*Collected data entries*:
-*-

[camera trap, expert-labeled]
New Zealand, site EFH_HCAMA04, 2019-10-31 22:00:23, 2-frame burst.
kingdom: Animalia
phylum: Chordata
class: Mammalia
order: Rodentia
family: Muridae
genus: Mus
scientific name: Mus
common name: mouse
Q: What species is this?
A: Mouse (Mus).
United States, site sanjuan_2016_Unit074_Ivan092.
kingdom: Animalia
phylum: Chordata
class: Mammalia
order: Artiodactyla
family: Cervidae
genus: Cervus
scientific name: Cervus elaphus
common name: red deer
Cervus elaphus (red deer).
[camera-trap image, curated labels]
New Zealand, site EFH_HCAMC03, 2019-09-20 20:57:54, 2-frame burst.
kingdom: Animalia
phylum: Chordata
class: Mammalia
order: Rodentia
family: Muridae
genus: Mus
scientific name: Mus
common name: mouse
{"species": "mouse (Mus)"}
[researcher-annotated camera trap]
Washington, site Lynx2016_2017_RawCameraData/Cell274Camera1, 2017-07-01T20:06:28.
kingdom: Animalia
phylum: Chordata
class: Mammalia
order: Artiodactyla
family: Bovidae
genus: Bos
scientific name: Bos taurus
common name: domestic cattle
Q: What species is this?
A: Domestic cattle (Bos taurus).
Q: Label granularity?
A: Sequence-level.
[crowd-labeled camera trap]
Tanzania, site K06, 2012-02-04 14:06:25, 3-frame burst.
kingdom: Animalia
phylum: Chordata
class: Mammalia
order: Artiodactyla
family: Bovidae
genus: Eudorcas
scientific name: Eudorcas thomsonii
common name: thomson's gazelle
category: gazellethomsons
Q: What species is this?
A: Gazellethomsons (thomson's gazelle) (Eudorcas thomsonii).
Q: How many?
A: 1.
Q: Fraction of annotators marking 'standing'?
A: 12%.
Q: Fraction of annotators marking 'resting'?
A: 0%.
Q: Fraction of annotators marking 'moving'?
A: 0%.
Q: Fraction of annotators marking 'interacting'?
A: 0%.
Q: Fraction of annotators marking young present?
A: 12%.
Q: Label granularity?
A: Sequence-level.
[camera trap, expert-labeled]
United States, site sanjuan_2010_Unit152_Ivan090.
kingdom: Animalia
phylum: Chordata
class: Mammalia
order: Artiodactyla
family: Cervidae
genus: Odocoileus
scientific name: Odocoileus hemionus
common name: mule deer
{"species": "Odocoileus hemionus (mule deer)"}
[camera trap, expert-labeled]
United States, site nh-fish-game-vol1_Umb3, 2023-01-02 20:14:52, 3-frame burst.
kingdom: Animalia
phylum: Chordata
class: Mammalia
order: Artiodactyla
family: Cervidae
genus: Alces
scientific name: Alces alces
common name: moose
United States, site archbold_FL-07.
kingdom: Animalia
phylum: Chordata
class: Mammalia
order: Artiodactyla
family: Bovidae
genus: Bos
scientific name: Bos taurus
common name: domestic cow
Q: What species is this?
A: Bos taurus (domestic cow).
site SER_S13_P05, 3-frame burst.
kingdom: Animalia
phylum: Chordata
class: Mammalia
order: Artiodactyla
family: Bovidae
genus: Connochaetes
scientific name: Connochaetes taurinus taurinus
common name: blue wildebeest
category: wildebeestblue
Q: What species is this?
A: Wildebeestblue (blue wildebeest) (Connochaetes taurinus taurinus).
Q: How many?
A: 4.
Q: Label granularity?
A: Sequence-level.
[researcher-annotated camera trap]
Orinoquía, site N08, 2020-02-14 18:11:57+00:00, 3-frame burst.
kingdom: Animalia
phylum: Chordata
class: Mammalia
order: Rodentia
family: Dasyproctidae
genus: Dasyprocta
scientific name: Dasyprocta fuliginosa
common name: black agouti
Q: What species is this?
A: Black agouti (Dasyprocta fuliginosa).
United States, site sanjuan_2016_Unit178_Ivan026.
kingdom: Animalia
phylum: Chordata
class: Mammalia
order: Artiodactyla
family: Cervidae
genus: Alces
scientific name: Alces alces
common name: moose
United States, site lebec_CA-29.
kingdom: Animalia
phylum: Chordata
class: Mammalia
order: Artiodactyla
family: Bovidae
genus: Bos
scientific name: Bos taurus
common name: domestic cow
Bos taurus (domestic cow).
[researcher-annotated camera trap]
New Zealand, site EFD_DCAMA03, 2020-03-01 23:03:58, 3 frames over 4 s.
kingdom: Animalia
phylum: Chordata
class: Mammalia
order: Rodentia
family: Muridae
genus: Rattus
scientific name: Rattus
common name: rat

-*-

*WORK TO COMPLETE*:
The response must contain every entry, each one identical to the original.

*FINAL ANSWER*:
[camera trap, expert-labeled]
New Zealand, site EFH_HCAMA04, 2019-10-31 22:00:23, 2-frame burst.
kingdom: Animalia
phylum: Chordata
class: Mammalia
order: Rodentia
family: Muridae
genus: Mus
scientific name: Mus
common name: mouse
Q: What species is this?
A: Mouse (Mus).
United States, site sanjuan_2016_Unit074_Ivan092.
kingdom: Animalia
phylum: Chordata
class: Mammalia
order: Artiodactyla
family: Cervidae
genus: Cervus
scientific name: Cervus elaphus
common name: red deer
Cervus elaphus (red deer).
[camera-trap image, curated labels]
New Zealand, site EFH_HCAMC03, 2019-09-20 20:57:54, 2-frame burst.
kingdom: Animalia
phylum: Chordata
class: Mammalia
order: Rodentia
family: Muridae
genus: Mus
scientific name: Mus
common name: mouse
{"species": "mouse (Mus)"}
[researcher-annotated camera trap]
Washington, site Lynx2016_2017_RawCameraData/Cell274Camera1, 2017-07-01T20:06:28.
kingdom: Animalia
phylum: Chordata
class: Mammalia
order: Artiodactyla
family: Bovidae
genus: Bos
scientific name: Bos taurus
common name: domestic cattle
Q: What species is this?
A: Domestic cattle (Bos taurus).
Q: Label granularity?
A: Sequence-level.
[crowd-labeled camera trap]
Tanzania, site K06, 2012-02-04 14:06:25, 3-frame burst.
kingdom: Animalia
phylum: Chordata
class: Mammalia
order: Artiodactyla
family: Bovidae
genus: Eudorcas
scientific name: Eudorcas thomsonii
common name: thomson's gazelle
category: gazellethomsons
Q: What species is this?
A: Gazellethomsons (thomson's gazelle) (Eudorcas thomsonii).
Q: How many?
A: 1.
Q: Fraction of annotators marking 'standing'?
A: 12%.
Q: Fraction of annotators marking 'resting'?
A: 0%.
Q: Fraction of annotators marking 'moving'?
A: 0%.
Q: Fraction of annotators marking 'interacting'?
A: 0%.
Q: Fraction of annotators marking young present?
A: 12%.
Q: Label granularity?
A: Sequence-level.
[camera trap, expert-labeled]
United States, site sanjuan_2010_Unit152_Ivan090.
kingdom: Animalia
phylum: Chordata
class: Mammalia
order: Artiodactyla
family: Cervidae
genus: Odocoileus
scientific name: Odocoileus hemionus
common name: mule deer
{"species": "Odocoileus hemionus (mule deer)"}
[camera trap, expert-labeled]
United States, site nh-fish-game-vol1_Umb3, 2023-01-02 20:14:52, 3-frame burst.
kingdom: Animalia
phylum: Chordata
class: Mammalia
order: Artiodactyla
family: Cervidae
genus: Alces
scientific name: Alces alces
common name: moose
United States, site archbold_FL-07.
kingdom: Animalia
phylum: Chordata
class: Mammalia
order: Artiodactyla
family: Bovidae
genus: Bos
scientific name: Bos taurus
common name: domestic cow
Q: What species is this?
A: Bos taurus (domestic cow).
site SER_S13_P05, 3-frame burst.
kingdom: Animalia
phylum: Chordata
class: Mammalia
order: Artiodactyla
family: Bovidae
genus: Connochaetes
scientific name: Connochaetes taurinus taurinus
common name: blue wildebeest
category: wildebeestblue
Q: What species is this?
A: Wildebeestblue (blue wildebeest) (Connochaetes taurinus taurinus).
Q: How many?
A: 4.
Q: Label granularity?
A: Sequence-level.
[researcher-annotated camera trap]
Orinoquía, site N08, 2020-02-14 18:11:57+00:00, 3-frame burst.
kingdom: Animalia
phylum: Chordata
class: Mammalia
order: Rodentia
family: Dasyproctidae
genus: Dasyprocta
scientific name: Dasyprocta fuliginosa
common name: black agouti
Q: What species is this?
A: Black agouti (Dasyprocta fuliginosa).
United States, site sanjuan_2016_Unit178_Ivan026.
kingdom: Animalia
phylum: Chordata
class: Mammalia
order: Artiodactyla
family: Cervidae
genus: Alces
scientific name: Alces alces
common name: moose
United States, site lebec_CA-29.
kingdom: Animalia
phylum: Chordata
class: Mammalia
order: Artiodactyla
family: Bovidae
genus: Bos
scientific name: Bos taurus
common name: domestic cow
Bos taurus (domestic cow).
[researcher-annotated camera trap]
New Zealand, site EFD_DCAMA03, 2020-03-01 23:03:58, 3 frames over 4 s.
kingdom: Animalia
phylum: Chordata
class: Mammalia
order: Rodentia
family: Muridae
genus: Rattus
scientific name: Rattus
common name: rat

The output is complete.